UFRJ/HUCFF - Hospital Universitário Clementino Fraga Filho (RJ) — Prova 2023

Enunciado

Mulher, 55 anos, com insuficiência renal crônica, em diálise há 8 anos, apresenta placa necrótica de 5cm em mama direita. Pode-se afirmar que a fisiopatologia mais provável dessa lesão é:

Alternativas

  1. A) hiperparatireoidismo
  2. B) acidose metabólica
  3. C) aterosclerose avançada
  4. D) hipercalemia refratária

Pérola Clínica

IRC + placa necrótica = suspeitar Calcifilaxia, frequentemente ligada ao hiperparatireoidismo secundário.

Resumo-Chave

A calcifilaxia é uma condição rara, mas grave, caracterizada por calcificação da camada média das arteríolas cutâneas e subcutâneas, levando à isquemia e necrose tecidual. É mais comum em pacientes com doença renal crônica em estágio terminal, especialmente aqueles em diálise, e está fortemente associada a distúrbios do metabolismo mineral e ósseo, como o hiperparatireoidismo secundário.

Contexto Educacional

A calcifilaxia, ou calcificação urêmica arteriolopática, é uma condição rara e grave que afeta principalmente pacientes com doença renal crônica em estágio terminal, especialmente aqueles em diálise. Caracteriza-se pela calcificação das arteríolas cutâneas e subcutâneas, levando à isquemia, necrose tecidual e úlceras dolorosas. A mortalidade é alta, principalmente devido a infecções secundárias das lesões cutâneas e sepse. É crucial para o residente reconhecer essa condição devido à sua gravidade e à necessidade de intervenção precoce. A fisiopatologia da calcifilaxia é complexa e multifatorial, envolvendo distúrbios do metabolismo mineral e ósseo, como hiperparatireoidismo secundário, hiperfosfatemia e níveis elevados de cálcio. Esses fatores promovem a deposição de cálcio e fósforo na parede dos vasos sanguíneos, resultando em oclusão vascular e necrose. O diagnóstico é clínico, baseado nas características das lesões cutâneas e no histórico do paciente, e pode ser confirmado por biópsia de pele, que mostra calcificação da camada média das arteríolas. O tratamento da calcifilaxia é desafiador e visa controlar os fatores de risco, aliviar a dor e promover a cicatrização das feridas. Isso inclui o manejo do hiperparatireoidismo (paratireoidectomia em casos selecionados), controle da hiperfosfatemia e hipercalcemia, uso de tiossulfato de sódio e cuidados intensivos com as feridas. O prognóstico é reservado, mas o reconhecimento precoce e a abordagem multidisciplinar podem melhorar os resultados.

Perguntas Frequentes

Quais são os principais fatores de risco para calcifilaxia?

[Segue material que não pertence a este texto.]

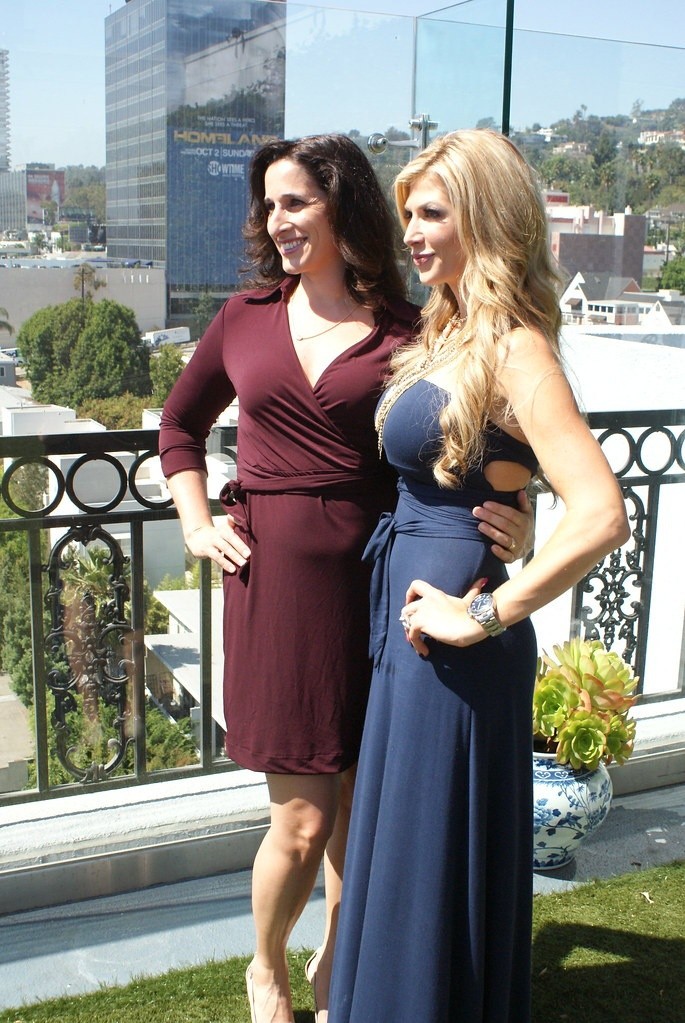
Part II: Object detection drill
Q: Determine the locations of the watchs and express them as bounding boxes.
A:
[469,590,509,639]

Os principais fatores de risco incluem doença renal crônica em estágio terminal (especialmente em diálise), hiperparatireoidismo secundário, hiperfosfatemia, uso de varfarina, obesidade e diabetes mellitus. O desequilíbrio do metabolismo mineral é central na sua patogênese.

Como a calcifilaxia se manifesta clinicamente?

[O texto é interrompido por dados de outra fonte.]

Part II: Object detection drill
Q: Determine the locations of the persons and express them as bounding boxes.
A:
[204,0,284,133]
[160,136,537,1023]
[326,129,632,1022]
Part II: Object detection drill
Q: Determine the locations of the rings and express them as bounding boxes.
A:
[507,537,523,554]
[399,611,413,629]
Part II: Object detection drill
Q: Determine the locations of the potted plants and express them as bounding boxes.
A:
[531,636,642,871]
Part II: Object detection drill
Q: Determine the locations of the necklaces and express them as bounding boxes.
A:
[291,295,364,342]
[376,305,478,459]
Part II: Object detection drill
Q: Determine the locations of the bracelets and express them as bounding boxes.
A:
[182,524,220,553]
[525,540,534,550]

A calcifilaxia tipicamente se manifesta com lesões cutâneas dolorosas, que evoluem de livedo reticular para placas endurecidas, nódulos e úlceras necróticas. As lesões são mais comuns em áreas com tecido adiposo, como abdome, coxas e mamas, e podem ser extremamente dolorosas.

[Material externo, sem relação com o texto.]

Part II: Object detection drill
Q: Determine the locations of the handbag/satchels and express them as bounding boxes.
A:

Qual a relação entre hiperparatireoidismo e calcifilaxia?

O hiperparatireoidismo secundário, comum na IRC, leva a níveis elevados de PTH, que por sua vez pode causar aumento da reabsorção óssea e liberação de cálcio e fósforo para a circulação. Esse desequilíbrio mineral contribui para a calcificação vascular e tecidual, um componente chave da calcifilaxia.